> Instructions to follow: Continue the kavachOS MCP auth tutorial text, starting right after its last sentence.

::: Reading passage

What does 'kavachOS' mean?

kavachOS is a portmanteau of 'kavach' (Sanskrit for 'armor') and 'OS' (operating system). The name describes the library's role: an operating layer that shields every identity, call, token, and delegation in an application.

How is 'kavach' pronounced?

Ka-vach. In Sanskrit (कवच), it means 'armor': the layered, protective armor warriors wore into battle.

A TypeScript library for authentication and authorization, covering both AI agents and human users. It provides identity, permissions, delegation chains, audit trails, and MCP OAuth 2.1 in a single package. MIT licensed, edge-native.

Building an MCP tool server with auth, end to end

The Model Context Protocol (MCP) is how AI clients like Claude Desktop discover and call your tools. The spec is good. The auth story is not. MCP 2025-03-26 requires OAuth 2.1 with PKCE, protected resource metadata at /.well-known/oauth-protected-resource, authorization server metadata at /.well-known/oauth-authorization-server, and dynamic client registration. Rolling that yourself takes a week. This tutorial takes an afternoon.

::::::
::: Listed entries

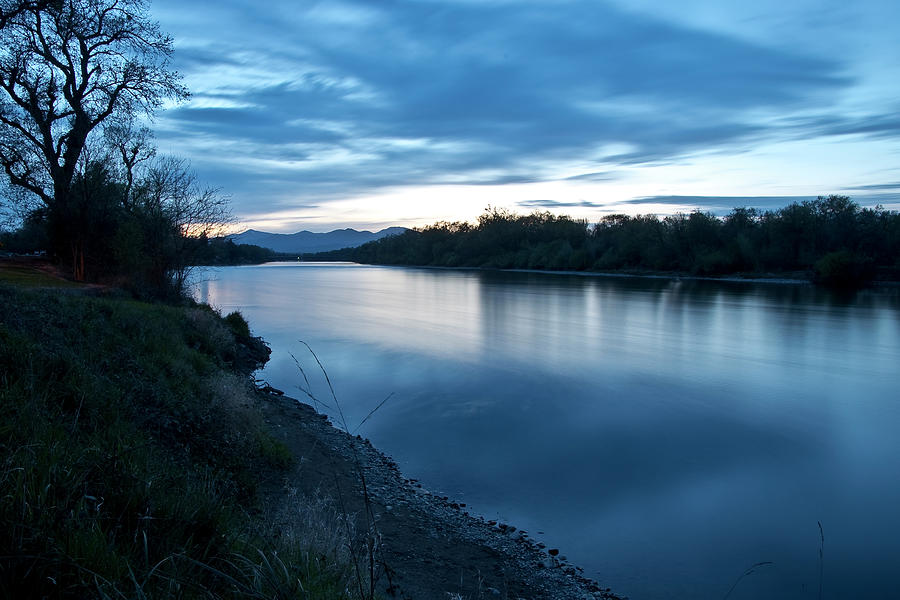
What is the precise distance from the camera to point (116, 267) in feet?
60.3

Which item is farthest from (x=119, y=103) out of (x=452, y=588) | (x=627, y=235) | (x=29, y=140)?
(x=627, y=235)

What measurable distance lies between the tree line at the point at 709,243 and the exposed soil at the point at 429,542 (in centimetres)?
4833

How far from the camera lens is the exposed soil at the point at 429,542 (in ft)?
17.2

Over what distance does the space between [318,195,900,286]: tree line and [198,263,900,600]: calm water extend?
24457 mm

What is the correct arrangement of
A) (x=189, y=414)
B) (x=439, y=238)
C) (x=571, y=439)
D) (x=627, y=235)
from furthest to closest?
(x=439, y=238)
(x=627, y=235)
(x=571, y=439)
(x=189, y=414)

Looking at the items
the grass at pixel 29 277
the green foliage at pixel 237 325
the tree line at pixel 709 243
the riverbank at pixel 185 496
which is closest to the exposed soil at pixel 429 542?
the riverbank at pixel 185 496

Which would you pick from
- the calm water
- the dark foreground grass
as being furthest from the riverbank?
the calm water

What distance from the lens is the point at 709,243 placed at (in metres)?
61.2

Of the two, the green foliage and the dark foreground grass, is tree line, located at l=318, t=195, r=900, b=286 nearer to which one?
the green foliage

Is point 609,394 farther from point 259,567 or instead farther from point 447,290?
point 447,290

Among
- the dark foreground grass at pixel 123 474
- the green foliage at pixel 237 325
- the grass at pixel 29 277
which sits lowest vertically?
the green foliage at pixel 237 325

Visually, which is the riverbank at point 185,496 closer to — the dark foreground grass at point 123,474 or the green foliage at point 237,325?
the dark foreground grass at point 123,474

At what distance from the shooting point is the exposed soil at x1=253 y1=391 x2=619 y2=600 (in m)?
5.25

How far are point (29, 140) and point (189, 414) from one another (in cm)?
1697
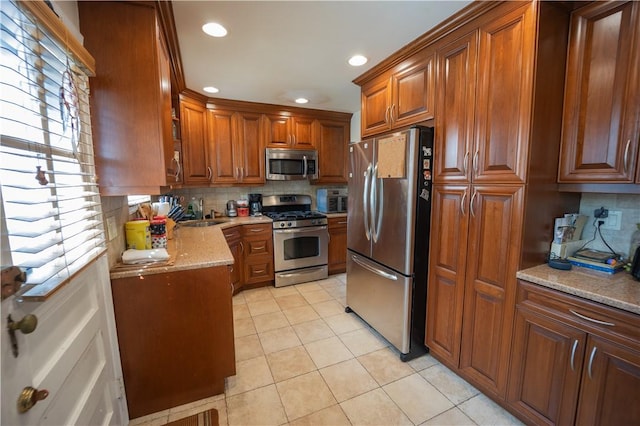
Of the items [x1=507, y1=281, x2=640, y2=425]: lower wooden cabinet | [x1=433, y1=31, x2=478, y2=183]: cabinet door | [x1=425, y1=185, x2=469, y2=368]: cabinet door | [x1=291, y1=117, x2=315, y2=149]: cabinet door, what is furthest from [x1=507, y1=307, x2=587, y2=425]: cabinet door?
[x1=291, y1=117, x2=315, y2=149]: cabinet door

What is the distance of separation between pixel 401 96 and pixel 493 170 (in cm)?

::::::

> Task response:
We will build a real MCP tool server on Cloudflare Workers with Hono, add kavachOS for the OAuth layer, test it with the MCP inspector locally, deploy it to a custom domain, and connect it to Claude Desktop. Every file is shown in full.

Project setup on Cloudflare Workers and Hono

Hono runs everywhere but it is particularly good on Cloudflare Workers. The bundle is tiny, the routing is fast, and the context API gives you typed bindings to KV, Durable Objects, and D1 without boilerplate.

bash

npm create cloudflare@latest mcp-tool-server -- --template hono
cd mcp-tool-server
npm install kavachos @hono/zod-validator zod

Open wrangler.toml and add your API key as a secret binding. Never hardcode it:

tomlwrangler.toml

name = "mcp-tool-server"
main = "src/index.ts"
compatibility_date = "2025-01-01"

[vars]
MCP_SERVER_NAME = "my-tools"
MCP_SERVER_VERSION = "1.0.0"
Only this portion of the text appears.